We’ve linked a more affordable 800-lumen bulb below, but Lifx’s flagship model (in the picture above) is rated up to 1,100 lumens. The company even offers bulbs intended to improve night vision on security cameras, or reduce bacteria using HEV (high-energy visible) light. Those are overkill for most people.
Should you want a 1,100-lumen option that doesn’t break the bank, go with Wyze. In fact you can get a four-pack of Wyze bulbs for just a few dollars more than one from Lifx, which may make the former an instant buy for some people.
What are you sacrificing to get that price? Well, while Wyze’s bulbs still support Wi-Fi, they’re only compatible with Alexa and Google Home, not HomeKit. Lifx also offers more effects options than Wyze, and its ecosystem is broader, with a longer track record to boot. Wyze is best known for its security cameras.
Nanoleaf Essentials bulbs have a killer feature: Thread, which enables instantaneous response, and avoids burdening Wi-Fi without requiring a hub. Well, sort of — depending on your intended platform, you’ll need Nanoleaf’s Lines, Shapes, or Elements panels, or else an Eero router, a Thread-ready Apple TV 4K, or a HomePod mini. Those products are all compatible Thread border routers.
While Essentials will work with Alexa, Google Home, and even Samsung SmartThings, HomeKit may be the ideal use case. Thread has long been baked in, and if you’re using that platform, you probably already have an Apple TV or HomePod mini working as a Home Hub. If Thread isn’t an option, you’ll have to use Bluetooth.
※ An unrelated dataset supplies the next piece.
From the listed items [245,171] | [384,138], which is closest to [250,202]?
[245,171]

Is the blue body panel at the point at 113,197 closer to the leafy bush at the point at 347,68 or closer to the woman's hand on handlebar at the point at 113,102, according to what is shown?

Note that Nanoleaf is on the verge of releasing Matter-compatible Essentials bulbs, so you may want wait until those are out to maximize platform support. They’re due in the first quarter of 2023.
5. TP-Link Kasa
Kasa’s smart light bulbs strike a nice balance between quality and affordability. Think of them as a workhorse — although they can’t compete with Philips Hue or Lifx, they’ll get the job done. Platform support includes Alexa and Google Home.
You should probably stick with Kasa’s 1,000-lumen color Wi-Fi bulbs (linked below), but you can also get white, filament, and 850-lumen models. Harder to track down is a “warm amber” filament, which looks like it belongs at a patio bar in Austin or Brooklyn.